BEGIN Data supplied

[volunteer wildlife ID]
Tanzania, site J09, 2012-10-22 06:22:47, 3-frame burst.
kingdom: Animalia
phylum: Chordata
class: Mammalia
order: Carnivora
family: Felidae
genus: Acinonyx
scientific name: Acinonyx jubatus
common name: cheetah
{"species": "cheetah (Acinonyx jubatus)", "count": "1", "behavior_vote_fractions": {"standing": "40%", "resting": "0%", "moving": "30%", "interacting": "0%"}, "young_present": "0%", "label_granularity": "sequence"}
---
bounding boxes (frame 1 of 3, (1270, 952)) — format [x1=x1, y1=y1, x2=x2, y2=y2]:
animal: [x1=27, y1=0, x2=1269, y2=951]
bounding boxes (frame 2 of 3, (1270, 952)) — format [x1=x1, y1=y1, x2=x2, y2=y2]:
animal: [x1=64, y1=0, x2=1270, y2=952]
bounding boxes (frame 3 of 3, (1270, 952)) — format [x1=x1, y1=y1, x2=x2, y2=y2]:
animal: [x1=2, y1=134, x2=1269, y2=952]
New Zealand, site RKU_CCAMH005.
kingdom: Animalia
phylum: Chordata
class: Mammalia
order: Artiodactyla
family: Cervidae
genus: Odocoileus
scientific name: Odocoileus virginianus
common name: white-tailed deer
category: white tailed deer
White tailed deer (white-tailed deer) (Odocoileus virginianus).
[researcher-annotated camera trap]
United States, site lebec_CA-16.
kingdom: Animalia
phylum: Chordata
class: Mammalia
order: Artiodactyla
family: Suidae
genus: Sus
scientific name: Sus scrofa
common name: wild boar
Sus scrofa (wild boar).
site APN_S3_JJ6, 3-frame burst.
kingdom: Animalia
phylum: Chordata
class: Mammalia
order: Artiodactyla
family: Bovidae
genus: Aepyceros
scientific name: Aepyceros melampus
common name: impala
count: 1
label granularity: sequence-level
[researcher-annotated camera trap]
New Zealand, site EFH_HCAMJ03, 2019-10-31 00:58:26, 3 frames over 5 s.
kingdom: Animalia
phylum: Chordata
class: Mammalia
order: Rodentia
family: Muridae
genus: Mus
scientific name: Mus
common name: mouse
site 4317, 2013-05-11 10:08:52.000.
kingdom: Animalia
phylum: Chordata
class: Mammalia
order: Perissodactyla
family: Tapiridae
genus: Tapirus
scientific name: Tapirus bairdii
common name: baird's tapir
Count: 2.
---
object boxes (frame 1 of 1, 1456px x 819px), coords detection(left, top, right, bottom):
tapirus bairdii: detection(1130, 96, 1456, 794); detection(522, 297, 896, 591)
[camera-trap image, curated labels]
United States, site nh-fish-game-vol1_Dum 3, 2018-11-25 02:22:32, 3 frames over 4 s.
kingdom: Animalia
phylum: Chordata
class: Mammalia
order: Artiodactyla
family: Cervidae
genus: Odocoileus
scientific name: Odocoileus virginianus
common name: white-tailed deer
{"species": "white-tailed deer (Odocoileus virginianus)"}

END Data supplied

Your assignment =>
Your answer must be the complete data, repeated word for word.

Your solution =>
[volunteer wildlife ID]
Tanzania, site J09, 2012-10-22 06:22:47, 3-frame burst.
kingdom: Animalia
phylum: Chordata
class: Mammalia
order: Carnivora
family: Felidae
genus: Acinonyx
scientific name: Acinonyx jubatus
common name: cheetah
{"species": "cheetah (Acinonyx jubatus)", "count": "1", "behavior_vote_fractions": {"standing": "40%", "resting": "0%", "moving": "30%", "interacting": "0%"}, "young_present": "0%", "label_granularity": "sequence"}
---
bounding boxes (frame 1 of 3, (1270, 952)) — format [x1=x1, y1=y1, x2=x2, y2=y2]:
animal: [x1=27, y1=0, x2=1269, y2=951]
bounding boxes (frame 2 of 3, (1270, 952)) — format [x1=x1, y1=y1, x2=x2, y2=y2]:
animal: [x1=64, y1=0, x2=1270, y2=952]
bounding boxes (frame 3 of 3, (1270, 952)) — format [x1=x1, y1=y1, x2=x2, y2=y2]:
animal: [x1=2, y1=134, x2=1269, y2=952]
New Zealand, site RKU_CCAMH005.
kingdom: Animalia
phylum: Chordata
class: Mammalia
order: Artiodactyla
family: Cervidae
genus: Odocoileus
scientific name: Odocoileus virginianus
common name: white-tailed deer
category: white tailed deer
White tailed deer (white-tailed deer) (Odocoileus virginianus).
[researcher-annotated camera trap]
United States, site lebec_CA-16.
kingdom: Animalia
phylum: Chordata
class: Mammalia
order: Artiodactyla
family: Suidae
genus: Sus
scientific name: Sus scrofa
common name: wild boar
Sus scrofa (wild boar).
site APN_S3_JJ6, 3-frame burst.
kingdom: Animalia
phylum: Chordata
class: Mammalia
order: Artiodactyla
family: Bovidae
genus: Aepyceros
scientific name: Aepyceros melampus
common name: impala
count: 1
label granularity: sequence-level
[researcher-annotated camera trap]
New Zealand, site EFH_HCAMJ03, 2019-10-31 00:58:26, 3 frames over 5 s.
kingdom: Animalia
phylum: Chordata
class: Mammalia
order: Rodentia
family: Muridae
genus: Mus
scientific name: Mus
common name: mouse
site 4317, 2013-05-11 10:08:52.000.
kingdom: Animalia
phylum: Chordata
class: Mammalia
order: Perissodactyla
family: Tapiridae
genus: Tapirus
scientific name: Tapirus bairdii
common name: baird's tapir
Count: 2.
---
object boxes (frame 1 of 1, 1456px x 819px), coords detection(left, top, right, bottom):
tapirus bairdii: detection(1130, 96, 1456, 794); detection(522, 297, 896, 591)
[camera-trap image, curated labels]
United States, site nh-fish-game-vol1_Dum 3, 2018-11-25 02:22:32, 3 frames over 4 s.
kingdom: Animalia
phylum: Chordata
class: Mammalia
order: Artiodactyla
family: Cervidae
genus: Odocoileus
scientific name: Odocoileus virginianus
common name: white-tailed deer
{"species": "white-tailed deer (Odocoileus virginianus)"}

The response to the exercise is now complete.